Valuation and Control in Venture Finance
Posted: 3 Jul 2000
I present a model in which a venture capitalist and an entrepreneur are engaged in the complex and risky task of forming a new company. I show that a reallocation of control rights can alleviate some commitment and incentives problems and lead to an improved outcome.
In contrast to earlier studies, I assume that control is a continuous, rather than a binary variable. I show that the equilibrium distribution of control rights depends on the degree of adverse selection. In equilibrium, the higher the degree of adverse selection, the more control rights are allocated to the venture capitalist. This explains why in practice venture capitalists receive control levers that are significantly higher than the size of their equity investment.

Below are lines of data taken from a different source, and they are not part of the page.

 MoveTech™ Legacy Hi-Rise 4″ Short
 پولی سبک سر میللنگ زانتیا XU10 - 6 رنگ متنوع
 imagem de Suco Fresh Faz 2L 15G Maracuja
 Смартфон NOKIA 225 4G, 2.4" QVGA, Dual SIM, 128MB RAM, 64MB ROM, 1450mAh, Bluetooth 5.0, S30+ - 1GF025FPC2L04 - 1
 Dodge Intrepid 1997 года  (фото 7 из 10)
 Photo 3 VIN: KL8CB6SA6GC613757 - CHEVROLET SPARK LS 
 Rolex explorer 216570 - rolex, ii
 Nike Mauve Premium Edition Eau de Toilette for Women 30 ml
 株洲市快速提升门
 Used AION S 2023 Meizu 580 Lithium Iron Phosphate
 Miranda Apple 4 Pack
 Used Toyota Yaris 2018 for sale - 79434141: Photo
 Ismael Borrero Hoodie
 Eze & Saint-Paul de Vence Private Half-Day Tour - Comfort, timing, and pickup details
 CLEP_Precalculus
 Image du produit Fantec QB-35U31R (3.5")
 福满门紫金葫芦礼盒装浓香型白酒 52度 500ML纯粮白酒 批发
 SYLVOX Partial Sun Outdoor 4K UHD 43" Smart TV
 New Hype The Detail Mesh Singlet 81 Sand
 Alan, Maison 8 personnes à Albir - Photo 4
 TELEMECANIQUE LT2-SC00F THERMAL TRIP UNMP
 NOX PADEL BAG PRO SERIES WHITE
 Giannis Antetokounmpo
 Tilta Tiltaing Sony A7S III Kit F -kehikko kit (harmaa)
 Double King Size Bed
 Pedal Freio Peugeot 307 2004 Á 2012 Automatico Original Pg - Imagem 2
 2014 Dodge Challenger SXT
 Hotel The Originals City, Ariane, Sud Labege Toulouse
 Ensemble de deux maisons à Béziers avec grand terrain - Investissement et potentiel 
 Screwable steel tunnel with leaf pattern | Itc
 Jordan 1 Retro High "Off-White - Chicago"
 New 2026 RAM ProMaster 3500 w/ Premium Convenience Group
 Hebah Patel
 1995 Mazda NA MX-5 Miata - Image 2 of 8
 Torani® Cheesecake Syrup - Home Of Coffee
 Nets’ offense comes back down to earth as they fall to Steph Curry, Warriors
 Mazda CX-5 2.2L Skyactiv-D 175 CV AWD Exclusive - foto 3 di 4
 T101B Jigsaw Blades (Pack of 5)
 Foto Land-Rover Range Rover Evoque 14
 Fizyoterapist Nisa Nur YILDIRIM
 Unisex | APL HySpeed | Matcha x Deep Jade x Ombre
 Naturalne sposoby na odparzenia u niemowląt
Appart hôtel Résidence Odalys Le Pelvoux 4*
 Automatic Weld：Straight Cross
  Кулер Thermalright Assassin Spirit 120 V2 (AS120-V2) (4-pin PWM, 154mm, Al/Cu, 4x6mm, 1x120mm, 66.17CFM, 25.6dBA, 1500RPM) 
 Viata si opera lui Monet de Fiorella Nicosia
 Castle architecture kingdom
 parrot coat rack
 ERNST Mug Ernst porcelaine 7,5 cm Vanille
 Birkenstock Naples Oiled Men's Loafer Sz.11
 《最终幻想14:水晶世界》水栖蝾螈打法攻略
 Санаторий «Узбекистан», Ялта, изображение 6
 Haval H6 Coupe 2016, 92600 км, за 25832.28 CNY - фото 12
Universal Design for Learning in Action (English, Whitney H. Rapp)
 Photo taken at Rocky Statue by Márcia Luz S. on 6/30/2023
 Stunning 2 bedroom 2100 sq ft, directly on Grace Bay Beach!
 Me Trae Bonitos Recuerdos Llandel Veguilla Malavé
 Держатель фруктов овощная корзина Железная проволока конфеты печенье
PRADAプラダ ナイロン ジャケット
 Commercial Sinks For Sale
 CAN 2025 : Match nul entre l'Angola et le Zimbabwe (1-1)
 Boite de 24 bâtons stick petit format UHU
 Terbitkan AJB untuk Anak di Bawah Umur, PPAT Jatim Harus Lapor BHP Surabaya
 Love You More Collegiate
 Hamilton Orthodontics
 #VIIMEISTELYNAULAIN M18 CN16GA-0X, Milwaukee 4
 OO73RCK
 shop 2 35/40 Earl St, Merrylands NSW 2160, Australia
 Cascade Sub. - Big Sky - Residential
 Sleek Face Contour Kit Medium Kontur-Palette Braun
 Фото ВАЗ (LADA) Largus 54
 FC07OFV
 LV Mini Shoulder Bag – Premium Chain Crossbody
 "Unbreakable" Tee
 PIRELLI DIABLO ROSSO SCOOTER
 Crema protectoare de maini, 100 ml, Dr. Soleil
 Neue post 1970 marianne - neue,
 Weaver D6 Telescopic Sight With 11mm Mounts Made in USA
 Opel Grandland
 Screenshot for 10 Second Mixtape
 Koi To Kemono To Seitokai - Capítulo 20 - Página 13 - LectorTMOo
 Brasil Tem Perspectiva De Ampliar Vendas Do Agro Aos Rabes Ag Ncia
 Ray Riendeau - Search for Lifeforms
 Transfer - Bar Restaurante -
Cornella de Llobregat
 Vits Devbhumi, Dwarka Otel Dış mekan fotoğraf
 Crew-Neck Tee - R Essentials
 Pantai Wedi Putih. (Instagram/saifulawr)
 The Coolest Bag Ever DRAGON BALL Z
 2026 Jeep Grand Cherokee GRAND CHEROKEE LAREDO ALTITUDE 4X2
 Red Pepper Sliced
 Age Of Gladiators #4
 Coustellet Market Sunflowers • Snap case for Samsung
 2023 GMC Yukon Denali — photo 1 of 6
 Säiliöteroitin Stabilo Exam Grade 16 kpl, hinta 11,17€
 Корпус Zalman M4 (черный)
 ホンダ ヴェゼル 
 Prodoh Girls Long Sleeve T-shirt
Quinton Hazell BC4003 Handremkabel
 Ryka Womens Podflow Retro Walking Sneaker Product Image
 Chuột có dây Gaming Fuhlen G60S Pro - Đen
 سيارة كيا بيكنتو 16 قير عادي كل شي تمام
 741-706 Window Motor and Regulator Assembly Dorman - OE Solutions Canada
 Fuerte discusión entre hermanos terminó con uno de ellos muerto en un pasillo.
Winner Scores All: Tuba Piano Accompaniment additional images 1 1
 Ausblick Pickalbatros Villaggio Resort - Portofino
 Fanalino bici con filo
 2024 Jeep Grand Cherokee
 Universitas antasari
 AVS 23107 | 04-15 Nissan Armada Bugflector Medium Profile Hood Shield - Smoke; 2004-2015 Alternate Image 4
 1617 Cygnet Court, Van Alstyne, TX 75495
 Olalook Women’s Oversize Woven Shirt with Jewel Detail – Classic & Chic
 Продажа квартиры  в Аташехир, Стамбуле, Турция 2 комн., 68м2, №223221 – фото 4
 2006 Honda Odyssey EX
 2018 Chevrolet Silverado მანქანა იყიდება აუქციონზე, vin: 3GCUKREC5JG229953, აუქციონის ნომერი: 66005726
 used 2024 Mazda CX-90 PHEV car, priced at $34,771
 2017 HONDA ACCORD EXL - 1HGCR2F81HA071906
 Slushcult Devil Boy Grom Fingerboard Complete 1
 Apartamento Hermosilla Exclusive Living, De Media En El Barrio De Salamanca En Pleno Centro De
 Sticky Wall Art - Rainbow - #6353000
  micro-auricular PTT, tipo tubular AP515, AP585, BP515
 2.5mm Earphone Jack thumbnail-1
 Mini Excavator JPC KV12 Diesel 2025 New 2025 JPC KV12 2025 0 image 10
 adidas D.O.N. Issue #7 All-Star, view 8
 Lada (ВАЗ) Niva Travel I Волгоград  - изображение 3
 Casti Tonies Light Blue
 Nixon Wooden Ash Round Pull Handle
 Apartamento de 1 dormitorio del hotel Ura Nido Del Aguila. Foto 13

I also show that allocating more control rights to the investor results in a smaller dilution of the entrepreneur's ownership in the venture at higher share prices, less informationally efficient prices, and a higher share of risks shifted to the investor. In other words, the entrepreneur is compensated for a greater loss of control through better terms of financing, ability to extract higher rents from asymmetric information, and better risk sharing. Finally, since contractual provisions conditional on the entrepreneur's private value of control cannot be enforced, I investigate how an optimal allocation of control rights can be implemented through indirect mechanisms. I prove that an optimal allocation of control rights can be implemented via a competitive market for control or bilateral bargaining procedures.